#### Tareas:
[A] Copia literalmente la parte del fragmento sobre la cultura de la paz que empieza en "El Papa Juan" y termina en "marzo de 2000).".
[B] Según el fragmento sobre la cultura de la paz, ¿a quiénes invitó Juan Pablo II, en una homilía durante su visita a Jordania, a ser constructores de una nueva civilización del amor?

#### Fragmento seleccionado:
━━━━━━━━━━━━━━━━━━━━━━━━━━━━━━
Desde este punto de vista, el mundo debe reconocer que hay esperanza. Construir una cultura de la paz no es un sueño disparatado o utópico. Es más bien una realidad accesible que, independientemente de nuestros logros, sigue siendo un objetivo digno y alcanzable.
El Papa Juan Pablo II siempre ha mencionado la idea de que esta búsqueda de la paz es uno de los temas más importantes. Sus exhortaciones han sido particularmente incesantes en los últimos dos años, como parte de la celebración del Jubileo. En una homilía durante su visita a Jordania, Su Santidad invitó a todas las madres a ser «constructores de una nueva civilizació
n del amor. Amad a vuestras familias. Enseñadles la dignidad de toda vida; enseñadles los caminos de la armonía y la paz» (Juan Pablo II, homilía en el Estadio Ammán, 21 de marzo de 2000).
Más recientemente, Su Santidad recordó a los jóvenes de Kazajstán que deberían «saber que estáis llamados a ser constructores de un mundo mejor. Sed promotores de la paz, pues una sociedad basada en la paz es una sociedad con futuro» (Juan Pablo II, Discurso en la Universidad Eurasia, Astana, Kazajstán, 23 de septiembre de 2001).
━━━━━━━━━━━━━━━━━━━━━━━━━━━━━━
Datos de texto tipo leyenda
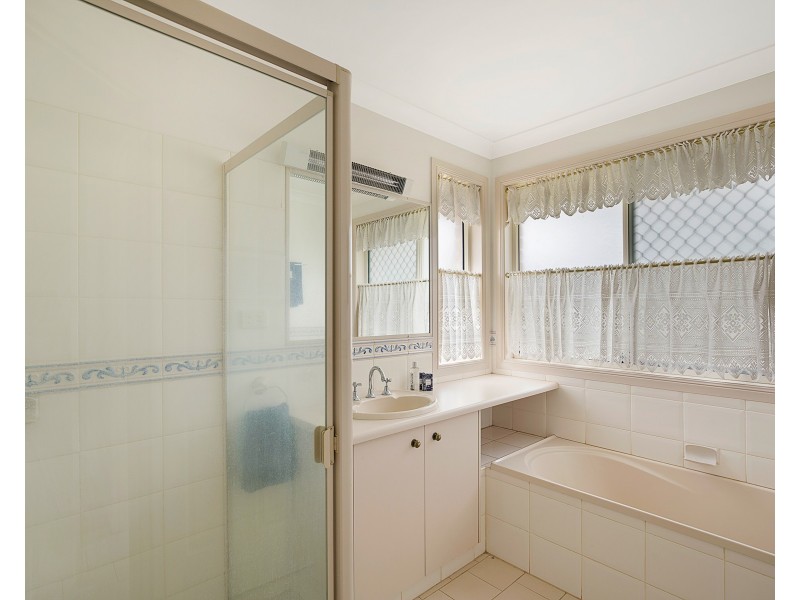 58 Bouganvillea Drive, Middle Ridge QLD 4350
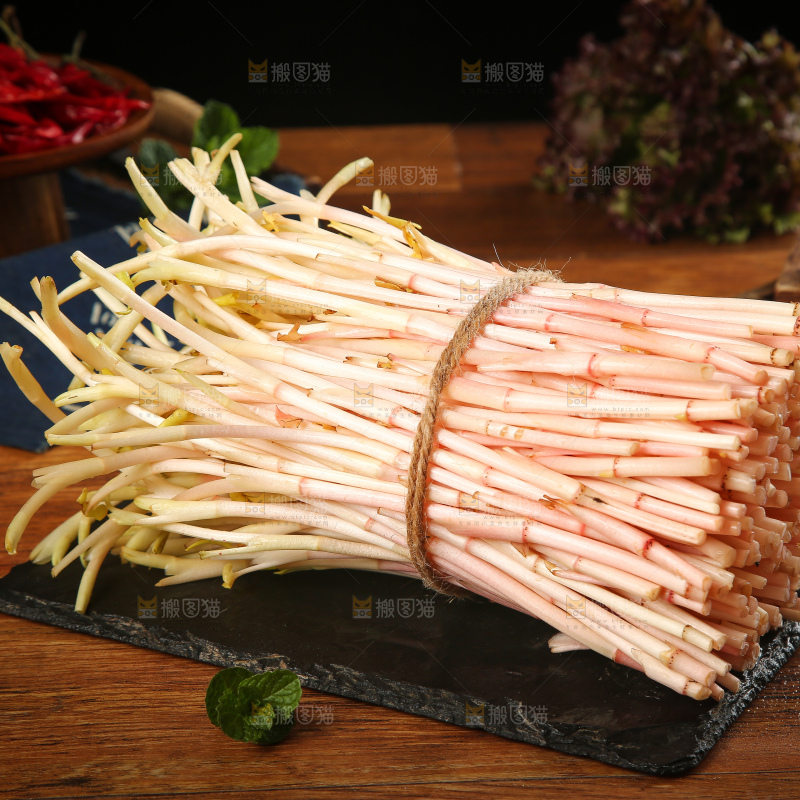 一捆折耳根嫩芽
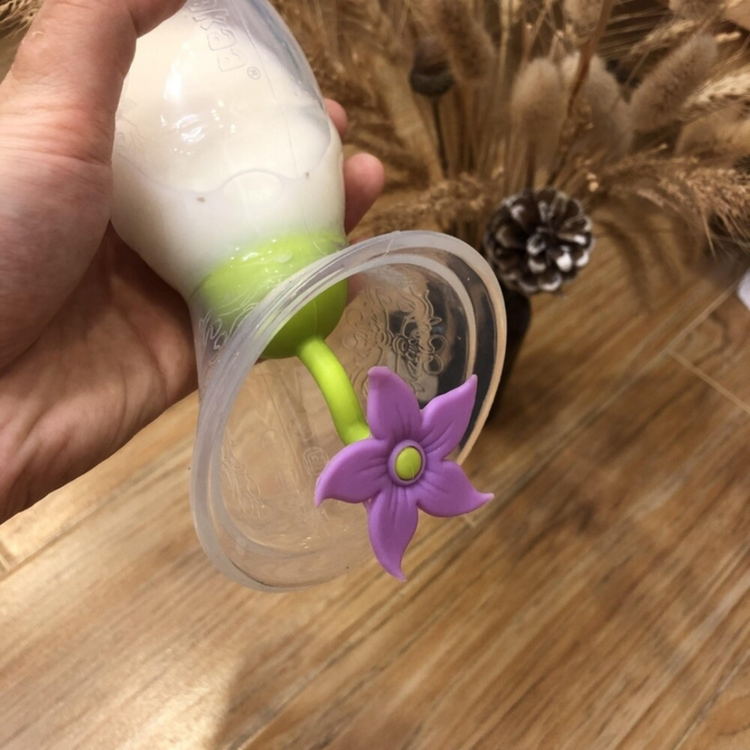 HaaKaa Silicone Breast Pump Flower Stopper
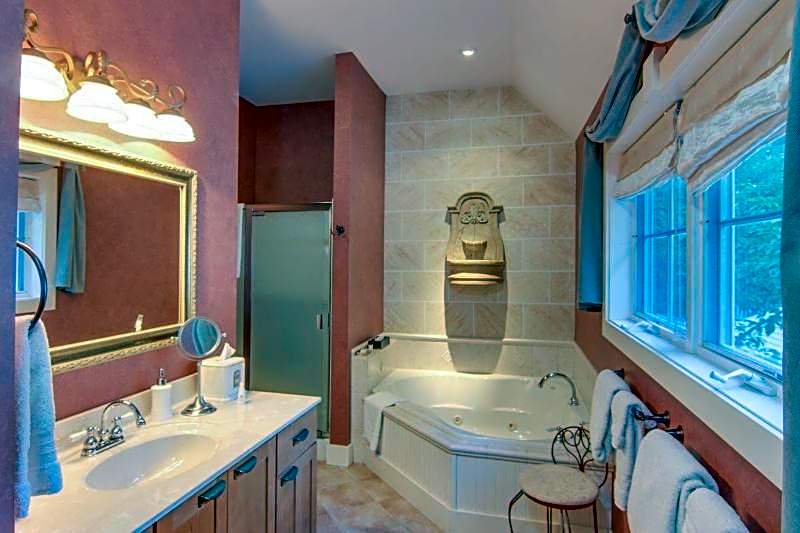 Bellaire Bed  Breakfast
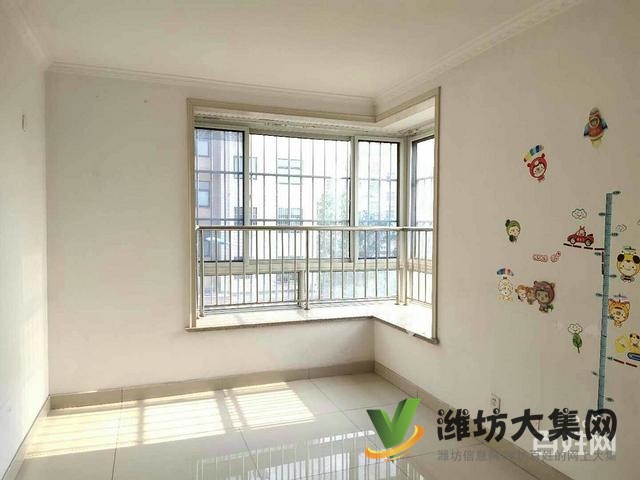 適合老人住，過度房，多層二樓，精裝兩室，送倉庫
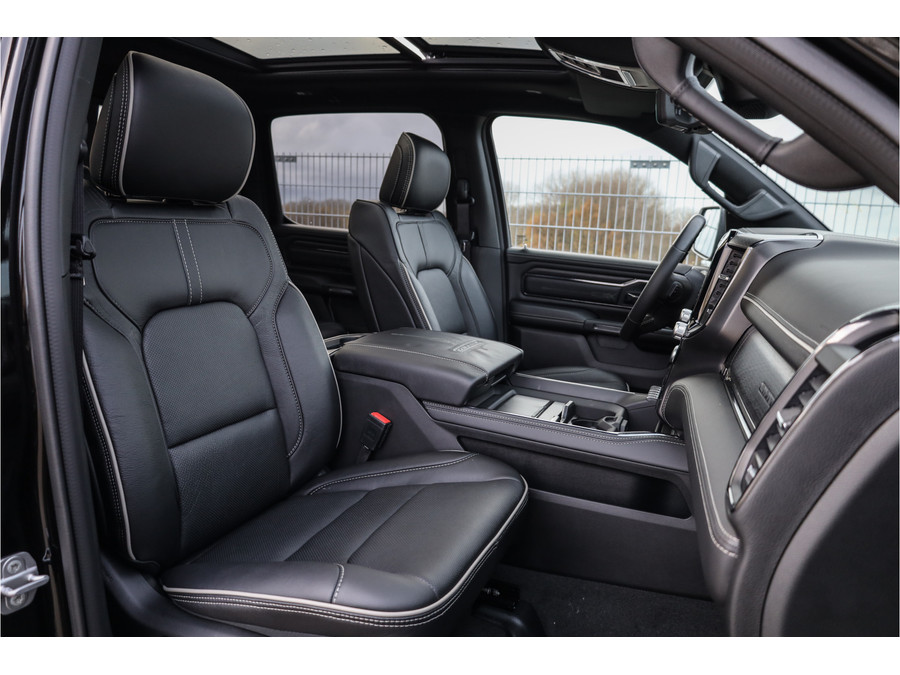 Dodge RAM 1500 | Limited | 5.7 V8 | HEMI |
━━━━━━━━━━━━━━━━━━━━━━━━━━━━━━
#### Respuestas:
[A]
El Papa Juan Pablo II siempre ha mencionado la idea de que esta búsqueda de la paz es uno de los temas más importantes. Sus exhortaciones han sido particularmente incesantes en los últimos dos años, como parte de la celebración del Jubileo. En una homilía durante su visita a Jordania, Su Santidad invitó a todas las madres a ser «constructores de una nueva civilizació
n del amor. Amad a vuestras familias. Enseñadles la dignidad de toda vida; enseñadles los caminos de la armonía y la paz» (Juan Pablo II, homilía en el Estadio Ammán, 21 de marzo de 2000).

[B] A todas las madres.